WORK REQUIRED:
All the records that follow need to be reproduced exactly. Omit the images.

INPUT MATERIAL:
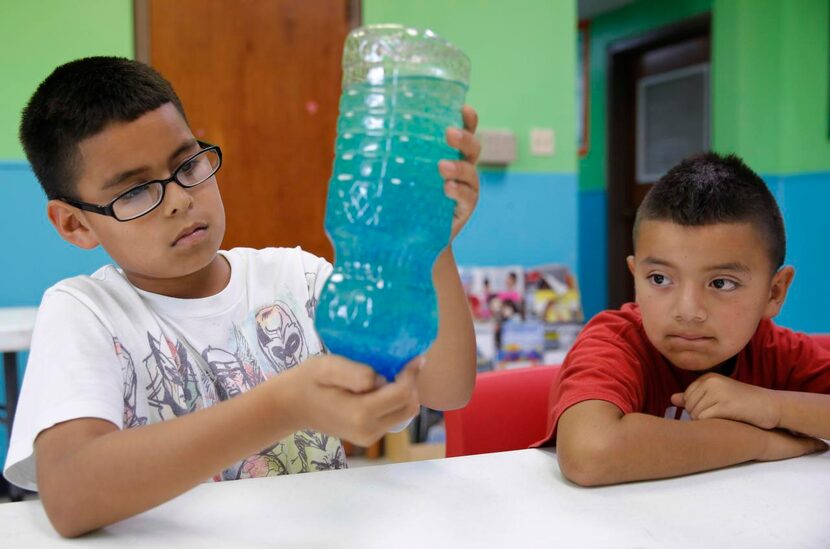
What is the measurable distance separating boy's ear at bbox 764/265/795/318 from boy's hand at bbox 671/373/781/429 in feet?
0.67

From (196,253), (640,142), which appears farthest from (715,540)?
(640,142)

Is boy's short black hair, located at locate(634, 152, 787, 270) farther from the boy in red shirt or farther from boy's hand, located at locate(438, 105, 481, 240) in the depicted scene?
boy's hand, located at locate(438, 105, 481, 240)

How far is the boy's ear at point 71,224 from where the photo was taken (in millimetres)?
1042

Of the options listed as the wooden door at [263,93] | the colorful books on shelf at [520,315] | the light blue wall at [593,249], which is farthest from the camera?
the light blue wall at [593,249]

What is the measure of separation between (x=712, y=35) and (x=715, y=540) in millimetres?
4365

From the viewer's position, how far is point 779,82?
13.7 ft

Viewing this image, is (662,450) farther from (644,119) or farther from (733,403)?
(644,119)

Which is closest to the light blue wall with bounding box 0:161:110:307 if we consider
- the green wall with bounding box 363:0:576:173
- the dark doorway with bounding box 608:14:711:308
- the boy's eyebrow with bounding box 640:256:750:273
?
the green wall with bounding box 363:0:576:173

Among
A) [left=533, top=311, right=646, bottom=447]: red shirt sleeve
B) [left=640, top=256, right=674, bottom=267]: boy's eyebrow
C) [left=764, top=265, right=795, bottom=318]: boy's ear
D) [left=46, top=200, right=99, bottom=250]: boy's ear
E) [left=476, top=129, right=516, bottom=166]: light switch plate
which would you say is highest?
[left=476, top=129, right=516, bottom=166]: light switch plate

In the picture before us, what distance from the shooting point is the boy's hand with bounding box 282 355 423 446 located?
61 centimetres

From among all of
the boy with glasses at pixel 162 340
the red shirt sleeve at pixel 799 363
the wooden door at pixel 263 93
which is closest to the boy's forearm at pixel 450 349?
the boy with glasses at pixel 162 340

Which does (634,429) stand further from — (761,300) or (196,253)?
(196,253)

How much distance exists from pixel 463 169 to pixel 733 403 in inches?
22.9

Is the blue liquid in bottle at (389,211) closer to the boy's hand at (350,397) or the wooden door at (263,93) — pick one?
the boy's hand at (350,397)
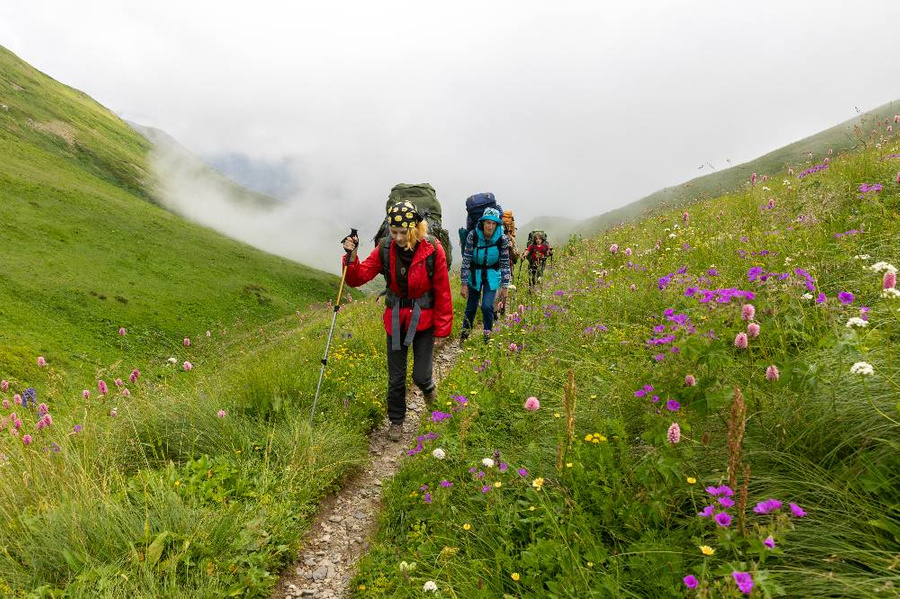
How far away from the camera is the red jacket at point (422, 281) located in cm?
630

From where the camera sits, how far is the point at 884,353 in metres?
3.02

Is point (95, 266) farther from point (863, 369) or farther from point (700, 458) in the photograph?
point (863, 369)

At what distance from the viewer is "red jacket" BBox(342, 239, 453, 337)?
630 centimetres

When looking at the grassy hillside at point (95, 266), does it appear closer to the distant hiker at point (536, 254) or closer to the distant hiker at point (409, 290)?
the distant hiker at point (409, 290)

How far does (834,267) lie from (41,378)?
34992 millimetres

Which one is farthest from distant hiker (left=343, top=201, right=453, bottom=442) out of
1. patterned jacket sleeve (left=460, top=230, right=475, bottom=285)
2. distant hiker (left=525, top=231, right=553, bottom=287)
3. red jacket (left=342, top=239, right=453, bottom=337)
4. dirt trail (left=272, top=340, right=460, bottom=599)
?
distant hiker (left=525, top=231, right=553, bottom=287)

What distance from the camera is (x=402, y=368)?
6820 mm

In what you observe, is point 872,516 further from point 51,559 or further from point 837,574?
point 51,559

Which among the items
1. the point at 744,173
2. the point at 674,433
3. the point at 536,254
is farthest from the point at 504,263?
the point at 744,173

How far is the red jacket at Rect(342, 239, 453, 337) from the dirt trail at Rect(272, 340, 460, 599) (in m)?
1.93

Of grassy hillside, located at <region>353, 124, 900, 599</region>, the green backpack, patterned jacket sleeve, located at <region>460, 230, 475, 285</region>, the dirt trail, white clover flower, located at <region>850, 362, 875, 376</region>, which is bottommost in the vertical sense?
the dirt trail

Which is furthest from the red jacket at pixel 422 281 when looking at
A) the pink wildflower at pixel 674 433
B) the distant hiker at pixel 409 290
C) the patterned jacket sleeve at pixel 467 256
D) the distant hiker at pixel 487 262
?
the pink wildflower at pixel 674 433

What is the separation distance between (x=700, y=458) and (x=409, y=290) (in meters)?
4.28

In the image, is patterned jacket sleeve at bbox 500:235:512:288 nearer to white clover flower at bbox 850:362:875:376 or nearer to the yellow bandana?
the yellow bandana
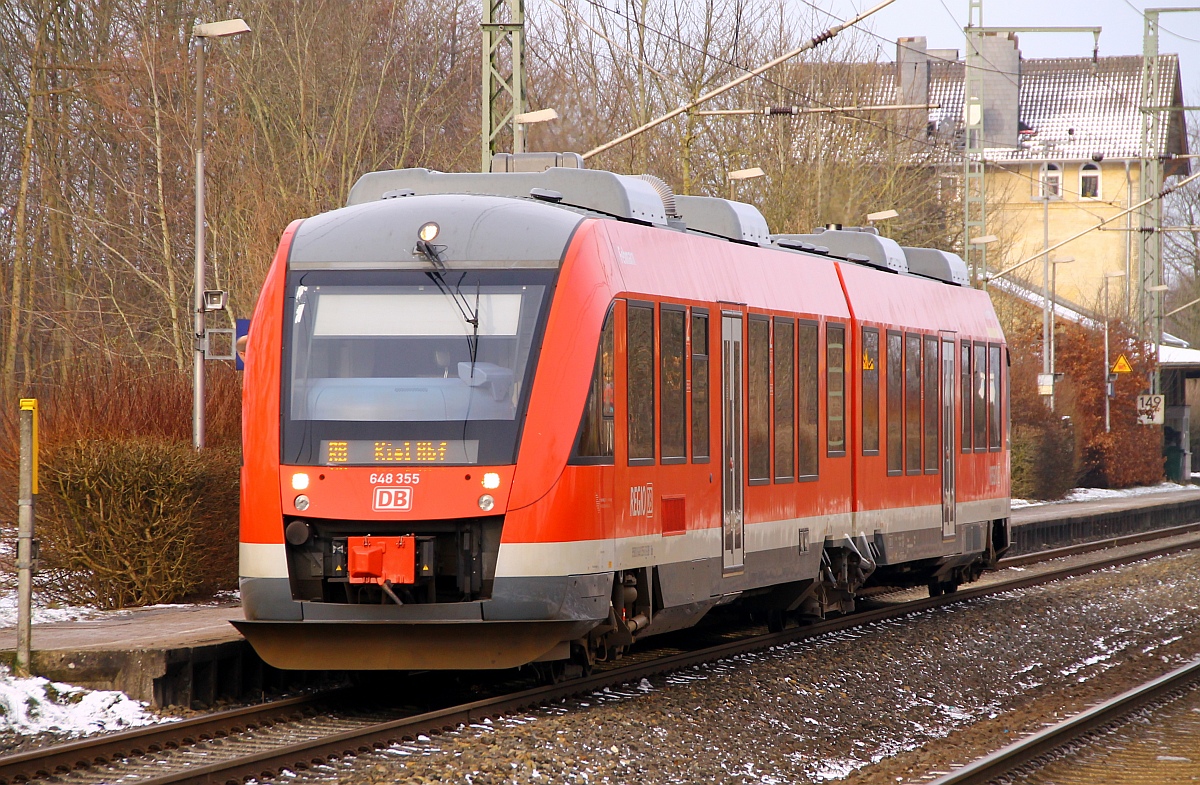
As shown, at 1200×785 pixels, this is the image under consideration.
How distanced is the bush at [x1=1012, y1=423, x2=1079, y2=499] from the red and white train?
27.5 meters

TASK OUTPUT:
What is the measurable distance separating boy's ear at bbox 764/265/795/318 from boy's hand at bbox 671/373/781/429 in feet?
0.67

From (196,253), (640,142), which appears farthest from (715,540)?
(640,142)

Is boy's short black hair, located at locate(634, 152, 787, 270) farther from the boy in red shirt or farther from boy's hand, located at locate(438, 105, 481, 240) in the depicted scene?
boy's hand, located at locate(438, 105, 481, 240)

How far is the boy's ear at point 71,224 from where the photo was taken (in millimetres)?
1042

Of the options listed as the wooden door at [263,93] | the colorful books on shelf at [520,315] | the light blue wall at [593,249], which is farthest from the camera?
the light blue wall at [593,249]

What is the measure of separation between (x=712, y=35) and (x=715, y=540) in millimetres?
4365

From the viewer's position, how far is point 779,82?
13.7 ft

Viewing this image, is (662,450) farther from (644,119) or farther from (733,403)?
(644,119)

Which is closest to the light blue wall with bounding box 0:161:110:307 if we consider
- the green wall with bounding box 363:0:576:173
- the dark doorway with bounding box 608:14:711:308
- the boy's eyebrow with bounding box 640:256:750:273
?
the green wall with bounding box 363:0:576:173

Among
A) [left=533, top=311, right=646, bottom=447]: red shirt sleeve
B) [left=640, top=256, right=674, bottom=267]: boy's eyebrow
C) [left=764, top=265, right=795, bottom=318]: boy's ear
D) [left=46, top=200, right=99, bottom=250]: boy's ear
E) [left=476, top=129, right=516, bottom=166]: light switch plate
which would you say is highest?
[left=476, top=129, right=516, bottom=166]: light switch plate

In the picture before us, what distance from the shooting point is the boy's hand with bounding box 282 355 423 446 located?
61 centimetres

From among all of
the boy with glasses at pixel 162 340
the red shirt sleeve at pixel 799 363
the wooden door at pixel 263 93
which is closest to the boy's forearm at pixel 450 349?
the boy with glasses at pixel 162 340

Which does (634,429) stand further from — (761,300) or (196,253)?
(196,253)

How much distance exists from pixel 463 169 to pixel 733 403 in inches?
22.9

Is the blue liquid in bottle at (389,211) closer to the boy's hand at (350,397) or the wooden door at (263,93) — pick one?
the boy's hand at (350,397)
How far away from the camera is the red jacket at point (422, 281) located in cm?
630

From where the camera sits, how far is the point at 884,353 in metres?
3.02

Is point (95, 266) farther from point (863, 369) or farther from point (700, 458) in the photograph?
point (863, 369)

At what distance from the viewer is "red jacket" BBox(342, 239, 453, 337)?
630 centimetres

When looking at the grassy hillside at point (95, 266), does it appear closer to the distant hiker at point (536, 254) or closer to the distant hiker at point (409, 290)?
the distant hiker at point (409, 290)

How far does (834,267) lie from (41,378)?
34992 millimetres

Which one is farthest from distant hiker (left=343, top=201, right=453, bottom=442) out of
1. patterned jacket sleeve (left=460, top=230, right=475, bottom=285)
2. distant hiker (left=525, top=231, right=553, bottom=287)
3. red jacket (left=342, top=239, right=453, bottom=337)
4. dirt trail (left=272, top=340, right=460, bottom=599)
?
distant hiker (left=525, top=231, right=553, bottom=287)

What distance from the camera is (x=402, y=368)?
6820 mm

In what you observe, is point 872,516 further from point 51,559 or further from point 837,574?
point 51,559

Which among the items
1. the point at 744,173
2. the point at 674,433
3. the point at 536,254
is farthest from the point at 504,263?
the point at 744,173

How far is the red jacket at Rect(342, 239, 453, 337) from the dirt trail at Rect(272, 340, 460, 599) (in m)?
1.93

Of grassy hillside, located at <region>353, 124, 900, 599</region>, the green backpack, patterned jacket sleeve, located at <region>460, 230, 475, 285</region>, the dirt trail, white clover flower, located at <region>850, 362, 875, 376</region>, which is bottommost in the vertical sense?
the dirt trail

Which is furthest from the red jacket at pixel 422 281 when looking at
A) the pink wildflower at pixel 674 433
B) the distant hiker at pixel 409 290
C) the patterned jacket sleeve at pixel 467 256
D) the distant hiker at pixel 487 262
?
the pink wildflower at pixel 674 433

What is the separation distance between (x=700, y=458) and (x=409, y=290) (in meters)?
4.28

In the image, is patterned jacket sleeve at bbox 500:235:512:288 nearer to white clover flower at bbox 850:362:875:376 or nearer to the yellow bandana?
the yellow bandana
As shown, at 1200×785 pixels, this is the image under consideration.
How distanced is the bush at [x1=1012, y1=423, x2=1079, y2=499] from the red and white train?
27.5 meters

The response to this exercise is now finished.